Scene question records:
>> BEGIN
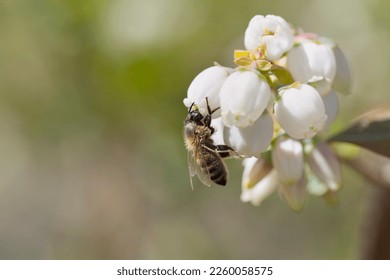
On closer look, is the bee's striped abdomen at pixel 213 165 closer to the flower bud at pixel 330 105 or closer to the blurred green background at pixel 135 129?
the flower bud at pixel 330 105

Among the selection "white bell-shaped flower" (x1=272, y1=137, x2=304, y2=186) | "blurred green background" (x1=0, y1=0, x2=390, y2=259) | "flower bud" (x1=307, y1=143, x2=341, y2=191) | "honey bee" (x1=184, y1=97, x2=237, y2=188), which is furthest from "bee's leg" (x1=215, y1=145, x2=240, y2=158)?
"blurred green background" (x1=0, y1=0, x2=390, y2=259)

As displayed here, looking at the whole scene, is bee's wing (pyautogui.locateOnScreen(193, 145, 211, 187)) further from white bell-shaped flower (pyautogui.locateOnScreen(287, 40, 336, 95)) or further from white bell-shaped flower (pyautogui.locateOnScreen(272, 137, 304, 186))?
white bell-shaped flower (pyautogui.locateOnScreen(287, 40, 336, 95))

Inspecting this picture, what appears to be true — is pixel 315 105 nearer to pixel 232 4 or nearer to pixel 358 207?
pixel 232 4

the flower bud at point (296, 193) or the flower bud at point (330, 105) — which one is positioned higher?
the flower bud at point (330, 105)

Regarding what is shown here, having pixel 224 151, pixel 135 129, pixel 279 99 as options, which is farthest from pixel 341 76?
pixel 135 129

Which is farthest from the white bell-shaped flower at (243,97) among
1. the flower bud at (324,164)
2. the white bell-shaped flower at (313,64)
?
the flower bud at (324,164)
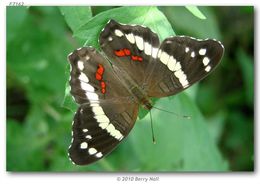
>> END
> GIVEN REQUEST
Please copy out every line of the records above word for word, leaving out the pictures.

> FINISHED TASK
On closer look, is the bee's striped abdomen at pixel 213 165 closer to the flower bud at pixel 330 105 or closer to the blurred green background at pixel 135 129?
the flower bud at pixel 330 105

Among the selection "white bell-shaped flower" (x1=272, y1=137, x2=304, y2=186) | "blurred green background" (x1=0, y1=0, x2=390, y2=259) | "flower bud" (x1=307, y1=143, x2=341, y2=191) | "honey bee" (x1=184, y1=97, x2=237, y2=188), which is furthest from "bee's leg" (x1=215, y1=145, x2=240, y2=158)?
"blurred green background" (x1=0, y1=0, x2=390, y2=259)

As displayed here, looking at the whole scene, is bee's wing (pyautogui.locateOnScreen(193, 145, 211, 187)) further from white bell-shaped flower (pyautogui.locateOnScreen(287, 40, 336, 95)) or further from white bell-shaped flower (pyautogui.locateOnScreen(272, 137, 304, 186))?
white bell-shaped flower (pyautogui.locateOnScreen(287, 40, 336, 95))

Inspecting this picture, what appears to be true — is pixel 315 105 nearer to pixel 232 4 or nearer to pixel 358 207?
pixel 232 4

the flower bud at point (296, 193) or the flower bud at point (330, 105) — which one is positioned higher?
the flower bud at point (330, 105)

Regarding what is shown here, having pixel 224 151, pixel 135 129, pixel 279 99 as options, which is farthest from pixel 341 76?
pixel 135 129

Which is farthest from the white bell-shaped flower at (243,97) among
1. the flower bud at (324,164)
2. the white bell-shaped flower at (313,64)
?
the flower bud at (324,164)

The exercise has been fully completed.